|Apocalyptic through the centuries|
One of the first church leaders to preach the apocalypse was Montanus during the second century. He was from Pepuza in present Turkey, and had two prophetesses, Maximilla and Prisca. They expected the second coming of Christ momentarily. They went into ecstatic trances, claiming these came from the Holy Spirit.
Apocalyptic leaders appeared periodically through the centuries, and especially as the year 1000 AD approached.
New waves of religious fervor gripped America in the 19th century.
William Miller was a farmer whose apocalyptic message was so powerful it endures today in the Seventh Day Adventist Church. He linked the Book of Daniel and The Revelation or Apocalypse of John to calculate the exact date on which Christ would appear and the world would end. He developed a scheme in which he computed a date in 1843 when Christ would return, spread the word with pamphlets, and when the date passed, recomputed to a new date, October 22, 1844. People left their fields, sold everything, then gathered, but the end did not come—a great disappointment.
Despite the great disappointment when nothing happened, many American Christians held to their literal expectations and began to turn to a new system of apocalyptic interpretation by John Nelson Darby. Darby came up with the idea of the "rapture" — that is not in the New Testament, but is a way of describing what he taught will happen the first time that Jesus returns, when he snatches away the elect from the earth to escape a coming thousand years of great tribulation.

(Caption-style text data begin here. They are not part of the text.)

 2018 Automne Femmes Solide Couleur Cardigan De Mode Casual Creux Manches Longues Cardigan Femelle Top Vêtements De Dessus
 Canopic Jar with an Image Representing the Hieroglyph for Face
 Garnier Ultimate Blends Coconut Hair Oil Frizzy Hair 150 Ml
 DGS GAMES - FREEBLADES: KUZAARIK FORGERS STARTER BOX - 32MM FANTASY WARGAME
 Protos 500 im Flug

This idea of the "rapture" transformed end-time predictions and remains popular among Revelation literalists to this day. John Nelson Darby developed a system built on two ideas, pre-millennial and dispensations, that still are used and followed. He did not foretell a date but rather was a Bible interpreter, using work of some earlier interpreters, primarily based on Daniel and Revelation.

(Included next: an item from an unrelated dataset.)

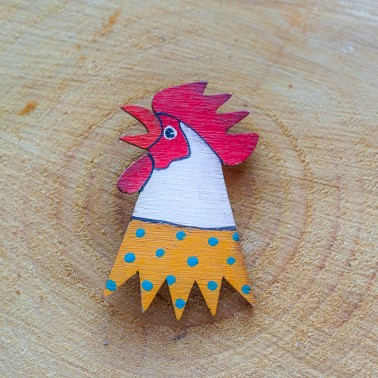 Yellow Rooster brooch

An American moved to Israel just before 2000 to study Scriptures. He felt he had found the essential keys to understand when the apocalyptic end comes, including the work of William Miller. He returned to the U.S. and changed his name to David Koresh. And we know the rest, ending in his Waco settlement’s fiery inferno.
Apocalyptic also at work in the secular, as in Hitler’s "thousand year Reich" in which in his earlier years he used Christian and apocalyptic images and thoughts.

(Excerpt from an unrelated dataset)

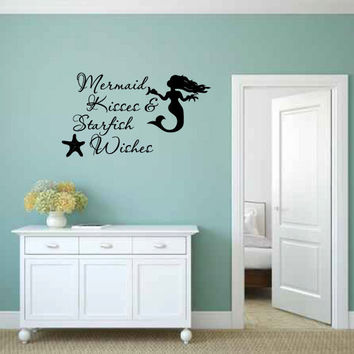Mermaid Kisses & Starfish Wishes Vinyl Wall Words Decal Sticker Graphic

Here is a web site for much more information on the apocalyptic (http://www.pbs.org/wgbh/pages/frontline/shows/apocalypse/).
A very different view is taught by several theologians, based on Jesus in Luke 11:20: "If it by the finger of God that I cast out demons, then the kingdom of God has come to you," or the Scholars translation ends, "…God's imperial rule has arrived." They teach the end of the age happened with Jesus' ministry, and continues in the work of the Body of Christ when our deeds show God's will.